People v Rayo-Lugo
2026 NY Slip Op 00536 [246 AD3d 768]
February 4, 2026
Appellate Division, Second Department
Published by New York State Law Reporting Bureau pursuant to Judiciary Law § 431.
As corrected through Wednesday, April 8, 2026


[*1]
 The People of the State of New York, Respondent,
v
Andres F. Rayo-Lugo, Appellant.

Bruce R. Bekritsky, Carle Place, NY, for appellant.

Anne T. Donnelly, District Attorney, Mineola, NY (John Latella III of counsel; Matthew C. Frankel on the brief), for respondent.


HEADNOTES


Crimes - Appeal - Preservation of Issue for Review - Waiver of Right to Appeal

Crimes - Plea of Guilty - Forfeiture of Right to Raise Issues on Appeal

Appeal by the defendant from a judgment of the Supreme Court, Nassau County (Terence P. Murphy, J.), rendered August 5, 2024, convicting him of burglary in the second degree, upon his plea of guilty, and imposing sentence.

Ordered that the judgment is affirmed.

The defendant's contention that his plea of guilty was not knowing, voluntary, and intelligent is unpreserved for appellate review, as he did not move to withdraw his plea or otherwise raise the issue before the Supreme Court (see People v Lopez, 71 NY2d 662, 665 [1988]; People v Argueta, 233 AD3d 703, 703-704 [2024]). Further, the exception to the preservation requirement does not apply here because the defendant's plea allocution did not cast significant doubt upon his guilt, negate an essential element of the crime, or call into question the voluntariness of his plea (see People v Mauro, 197 AD3d 502, 502-503 [2021]; People v Mack, 168 AD3d 1100, 1101 [2019]). In any event, the defendant's contention that his plea of guilty was not knowing, voluntary, and intelligent is without merit. The record of the plea proceeding demonstrates that the defendant, through an interperter, understood the charge to which he entered a plea of guilty and made an intelligent decision to enter a plea of guilty (see People v Goldstein, 12 NY3d 295, 301 [2009]; People v Marinos, 209 AD3d 875, 876 [2022]). Moreover, "the defendant's monosyllabic, one-word responses did not render the plea invalid" (People v Persaud, 212 AD3d 654, 655 [2023] [internal quotation marks omitted]; see People v Rico-Valencia, 217 AD3d 781, 781 [2023]; People v Smith, 201 AD3d 822, 823 [2022]).

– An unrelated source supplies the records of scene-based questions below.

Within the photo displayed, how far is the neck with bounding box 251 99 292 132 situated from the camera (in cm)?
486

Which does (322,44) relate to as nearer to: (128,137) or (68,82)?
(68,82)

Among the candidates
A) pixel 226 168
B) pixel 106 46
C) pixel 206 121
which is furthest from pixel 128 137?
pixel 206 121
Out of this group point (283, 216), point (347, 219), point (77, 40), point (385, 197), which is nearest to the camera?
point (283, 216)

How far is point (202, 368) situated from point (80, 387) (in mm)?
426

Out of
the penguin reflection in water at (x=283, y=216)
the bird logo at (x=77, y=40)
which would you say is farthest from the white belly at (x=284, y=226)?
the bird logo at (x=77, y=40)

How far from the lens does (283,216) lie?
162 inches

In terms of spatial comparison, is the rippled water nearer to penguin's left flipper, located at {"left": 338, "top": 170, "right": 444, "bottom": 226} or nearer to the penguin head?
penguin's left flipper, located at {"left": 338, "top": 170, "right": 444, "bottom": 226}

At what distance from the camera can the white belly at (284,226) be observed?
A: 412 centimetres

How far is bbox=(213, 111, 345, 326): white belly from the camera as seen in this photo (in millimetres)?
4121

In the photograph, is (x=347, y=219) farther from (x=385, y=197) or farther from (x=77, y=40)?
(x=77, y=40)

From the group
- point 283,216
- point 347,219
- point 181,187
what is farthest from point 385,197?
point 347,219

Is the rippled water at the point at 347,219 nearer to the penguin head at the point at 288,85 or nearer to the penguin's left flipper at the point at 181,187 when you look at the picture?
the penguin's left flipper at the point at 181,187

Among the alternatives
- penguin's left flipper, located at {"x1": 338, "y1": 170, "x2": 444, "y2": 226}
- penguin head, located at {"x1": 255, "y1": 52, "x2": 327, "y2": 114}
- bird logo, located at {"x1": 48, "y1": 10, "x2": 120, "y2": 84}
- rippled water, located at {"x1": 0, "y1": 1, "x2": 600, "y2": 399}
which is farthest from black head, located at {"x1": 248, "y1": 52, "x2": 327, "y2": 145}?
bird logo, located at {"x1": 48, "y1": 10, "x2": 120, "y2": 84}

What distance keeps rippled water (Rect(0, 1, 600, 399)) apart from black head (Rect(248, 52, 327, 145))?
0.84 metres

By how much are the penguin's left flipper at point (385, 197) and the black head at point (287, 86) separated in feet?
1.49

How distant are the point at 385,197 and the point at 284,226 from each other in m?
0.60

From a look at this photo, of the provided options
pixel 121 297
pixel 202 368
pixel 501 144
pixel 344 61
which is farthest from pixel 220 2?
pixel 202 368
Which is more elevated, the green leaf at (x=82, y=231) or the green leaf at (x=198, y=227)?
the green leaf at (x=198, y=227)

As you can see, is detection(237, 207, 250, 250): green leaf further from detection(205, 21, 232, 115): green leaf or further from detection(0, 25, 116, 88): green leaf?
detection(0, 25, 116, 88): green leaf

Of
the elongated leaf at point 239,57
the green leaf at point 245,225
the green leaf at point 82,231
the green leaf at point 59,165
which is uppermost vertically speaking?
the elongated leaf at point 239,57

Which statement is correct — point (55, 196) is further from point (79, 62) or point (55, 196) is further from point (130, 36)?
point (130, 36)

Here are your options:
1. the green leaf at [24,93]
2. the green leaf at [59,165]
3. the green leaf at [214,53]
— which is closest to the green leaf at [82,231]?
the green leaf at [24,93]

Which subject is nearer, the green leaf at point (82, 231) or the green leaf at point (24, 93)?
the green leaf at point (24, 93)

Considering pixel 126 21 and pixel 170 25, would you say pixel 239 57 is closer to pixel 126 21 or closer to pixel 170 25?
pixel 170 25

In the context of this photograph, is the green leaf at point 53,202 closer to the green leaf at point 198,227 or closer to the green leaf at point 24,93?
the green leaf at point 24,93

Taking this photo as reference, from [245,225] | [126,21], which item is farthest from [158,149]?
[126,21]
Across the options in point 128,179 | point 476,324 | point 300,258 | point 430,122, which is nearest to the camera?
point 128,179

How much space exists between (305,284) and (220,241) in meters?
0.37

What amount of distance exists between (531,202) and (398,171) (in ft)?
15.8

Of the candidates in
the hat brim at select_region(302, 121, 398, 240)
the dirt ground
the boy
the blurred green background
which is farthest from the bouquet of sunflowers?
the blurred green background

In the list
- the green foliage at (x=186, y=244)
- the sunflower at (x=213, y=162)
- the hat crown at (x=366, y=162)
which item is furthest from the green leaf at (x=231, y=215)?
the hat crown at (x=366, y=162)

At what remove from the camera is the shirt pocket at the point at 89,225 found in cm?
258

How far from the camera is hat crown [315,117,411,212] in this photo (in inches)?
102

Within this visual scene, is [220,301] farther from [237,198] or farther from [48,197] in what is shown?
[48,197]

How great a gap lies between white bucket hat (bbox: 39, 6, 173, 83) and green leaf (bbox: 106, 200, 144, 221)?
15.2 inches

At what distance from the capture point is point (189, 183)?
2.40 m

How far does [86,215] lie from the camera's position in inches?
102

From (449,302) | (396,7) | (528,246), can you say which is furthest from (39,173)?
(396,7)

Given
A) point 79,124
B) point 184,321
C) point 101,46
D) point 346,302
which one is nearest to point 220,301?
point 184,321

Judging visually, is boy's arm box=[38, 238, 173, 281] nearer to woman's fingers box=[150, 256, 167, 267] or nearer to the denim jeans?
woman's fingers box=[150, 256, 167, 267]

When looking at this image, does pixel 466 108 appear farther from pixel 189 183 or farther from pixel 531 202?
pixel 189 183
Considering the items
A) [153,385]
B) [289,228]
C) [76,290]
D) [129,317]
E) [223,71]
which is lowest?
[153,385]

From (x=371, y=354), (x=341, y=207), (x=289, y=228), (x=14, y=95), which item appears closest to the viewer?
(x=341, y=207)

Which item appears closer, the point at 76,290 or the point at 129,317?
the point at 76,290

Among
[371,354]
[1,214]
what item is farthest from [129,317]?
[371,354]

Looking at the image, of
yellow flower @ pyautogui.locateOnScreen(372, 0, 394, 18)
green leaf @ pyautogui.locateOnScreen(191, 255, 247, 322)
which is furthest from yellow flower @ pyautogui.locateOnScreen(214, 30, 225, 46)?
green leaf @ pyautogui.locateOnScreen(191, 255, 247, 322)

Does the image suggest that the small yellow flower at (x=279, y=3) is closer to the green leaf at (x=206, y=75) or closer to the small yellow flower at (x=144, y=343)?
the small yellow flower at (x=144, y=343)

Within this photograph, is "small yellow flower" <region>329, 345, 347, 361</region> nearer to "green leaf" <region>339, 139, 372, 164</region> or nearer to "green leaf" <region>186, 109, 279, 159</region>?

The defendant's contentions that the evidence before the grand jury was legally insufficient, that his arrest was not supported by probable cause, and that his statements to law enforcement officials should have been suppressed were forfeited by his plea of guilty, which was entered prior to a hearing on his suppression motion (see People v Hansen, 95 NY2d 227, 230 [2000]; People v Fernandez, 67 NY2d 686, 688 [1986]; People v Brown, 170 AD3d 878, 880 [2019]; cf. CPL 710.70 [2]). Connolly, J.P., Ford, Voutsinas and Love, JJ., concur.